Com os sucessivos escândalos que diariamente chocam o país, o que escrevo aqui pode estar desatualizado ou fora do tempo. No entanto, mesmo com a avalanche de notícias e denúncias, é algo que não pode ficar para trás, soterrado: trata-se de um documento emitido pela CNBB sobre a grave crise política.

Não, o objetivo não é fazer um comentário exaustivo do documento. Não é tratar das atribuições específicas da CNBB nem da falta de legitimidade da Conferência dos Bispos para apresentar-se em nome da Igreja - como se fosse (a) Igreja Católica - em questões políticas. Não cabe falar sobre o tom de declarações do mesmo tipo, afinadas frequentemente com o esquerdismo. Não é o momento para narrar o aparelhamento da CNBB, que, como já é de conhecimento público, contribuiu de forma decisiva para a ascensão do criminoso esquema de poder comuno-petista. Não. O objetivo é considerar um ponto bem determinado do documento: a exigência de "um resgate da ética na política".

Parece um mau sinal o fato de uma declaração assinada por Bispos católicos não conter uma só menção a Nosso Senhor Jesus Cristo. Para pastores que se mostram tão preocupados com a corrupção da classe governante, é no mínimo estranho não trazerem à consciência das pessoas o temor e a justiça de Deus, e o próprio Jesus Cristo como modelo de conduta. Eles reivindicam e exigem a ética, mas se esquecem até mesmo da lei divina, que já determina: "não roubar", "não levantar falso testemunho", "não cobiçar as coisas alheias".

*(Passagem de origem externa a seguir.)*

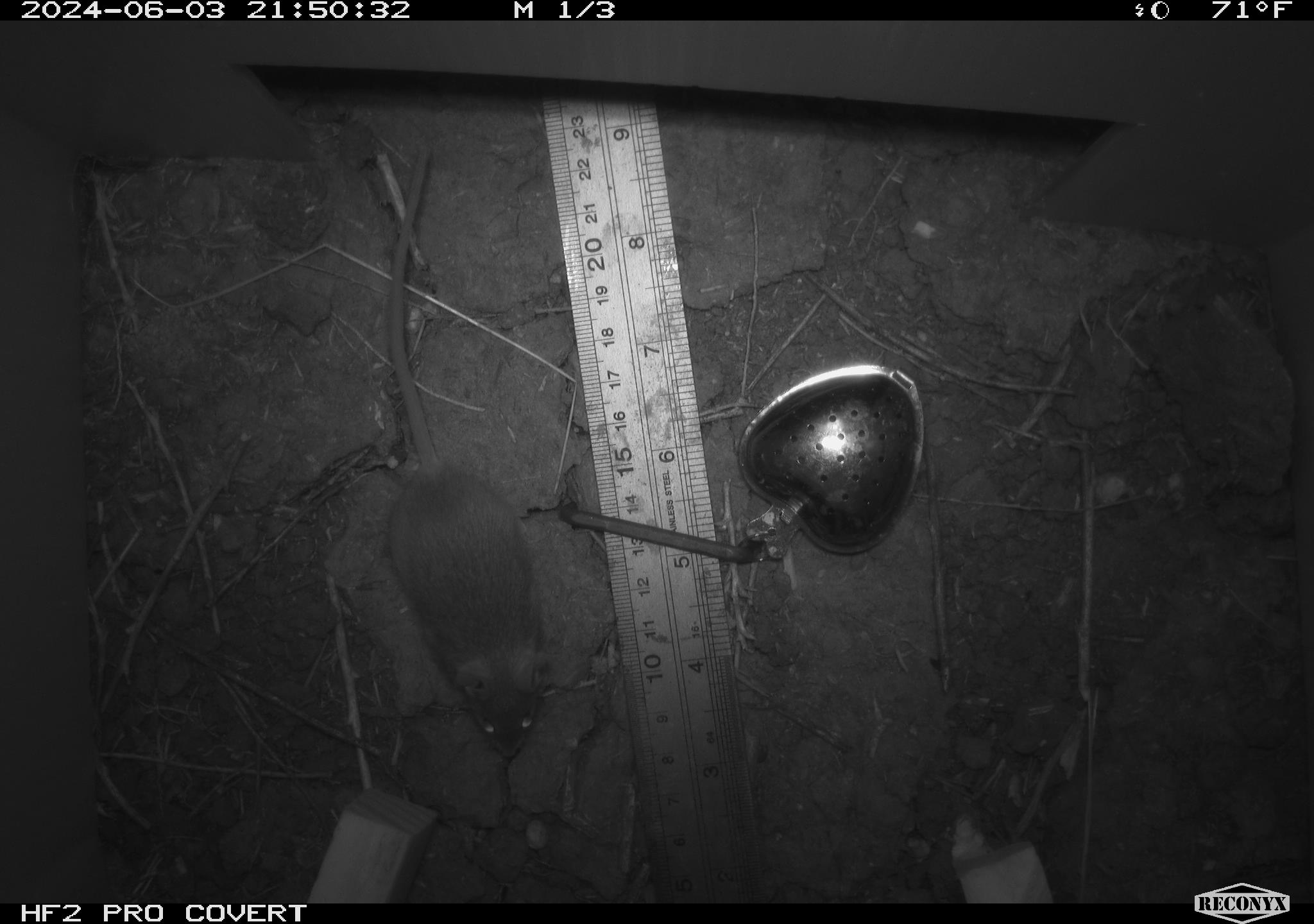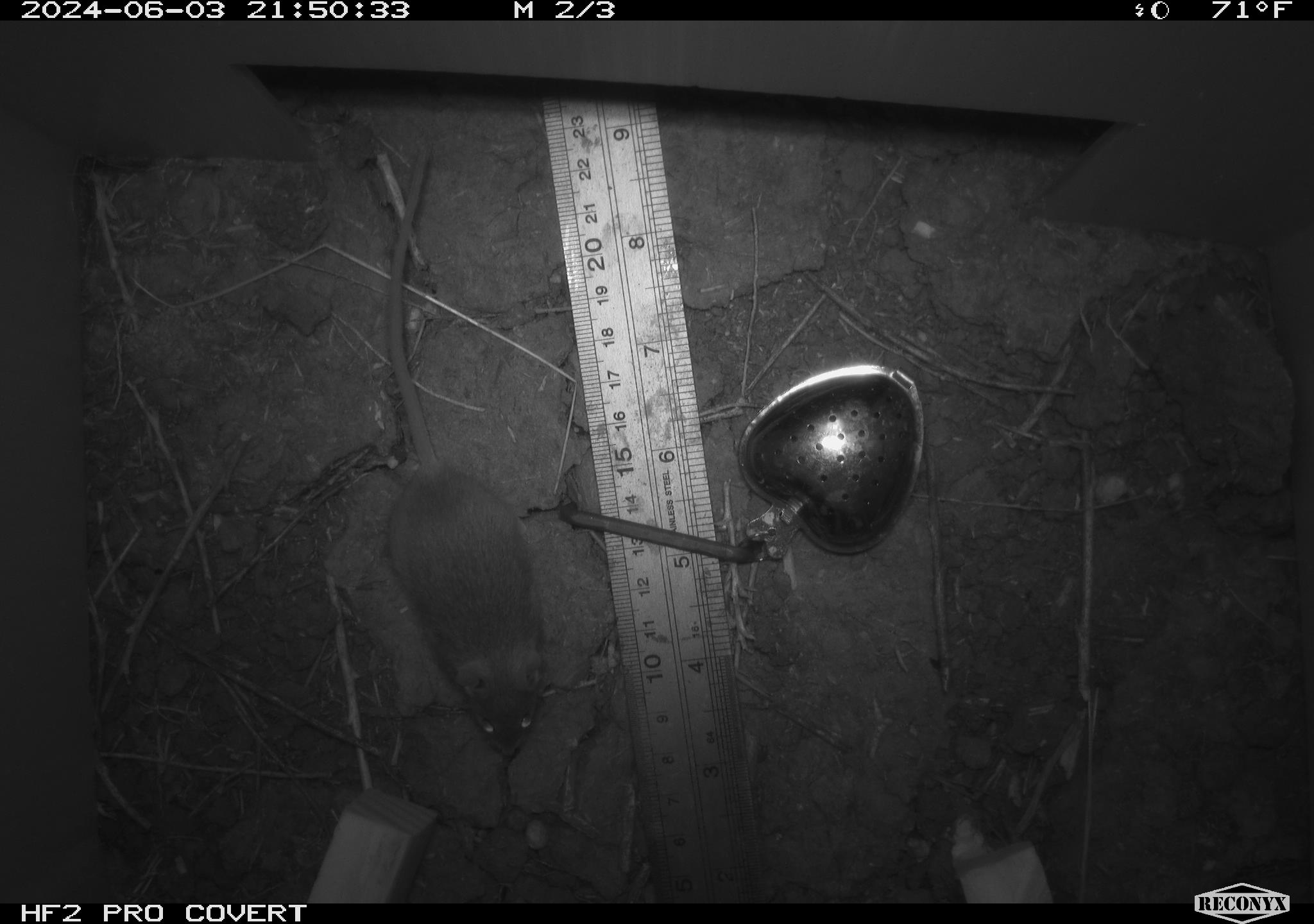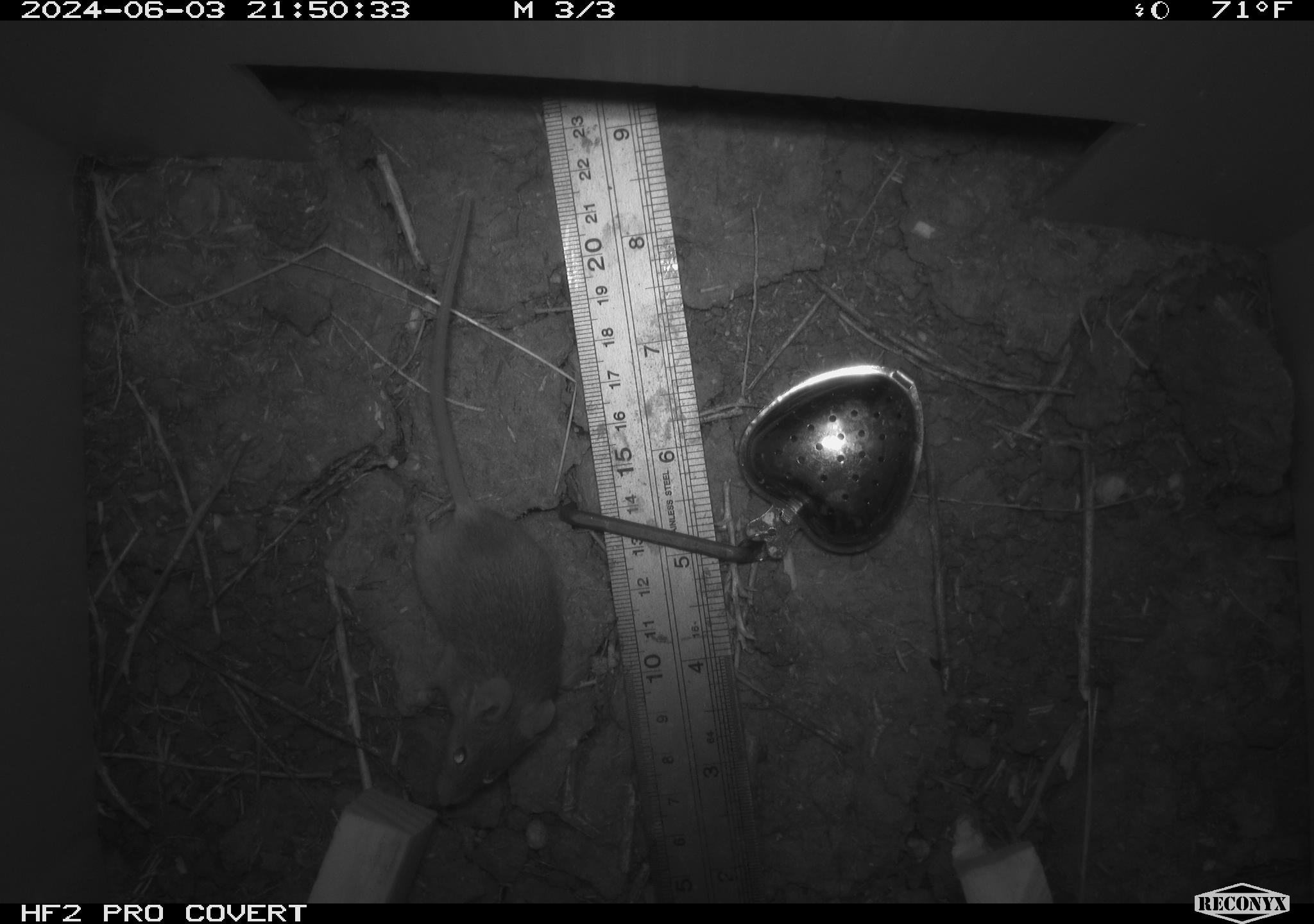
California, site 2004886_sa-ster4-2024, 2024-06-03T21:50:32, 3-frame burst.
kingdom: Animalia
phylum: Chordata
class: Mammalia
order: Rodentia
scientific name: Rodentia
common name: mouse species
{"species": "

De qualquer maneira, o que é a tal ética? Os Bispos, aparentemente, fazem referência a uma "conduta íntegra" - por parte do servidor público - e aos "valores" da "honestidade" e da "justiça social" - exigidos para que se tenha um "novo modo de fazer política".

Claro, normas de conduta são importantes. Contudo, elas estabelecem compromissos na camada mais superficial da vida humana, no domínio estritamente mundano e material. Tais compromissos, para serem efetivos, precisam de outros ainda mais profundos, que sejam capazes de comprometer a pessoa inteira. Sim, pois a atividade - a política, especificamente - ocupa somente um período de tempo na vida diária, apenas uma parte da existência, enquanto a virtude precisa abarcar a pessoa como um todo, e não só no instante em que está dedicada ao serviço público, mas em todos os momentos e para além do tempo.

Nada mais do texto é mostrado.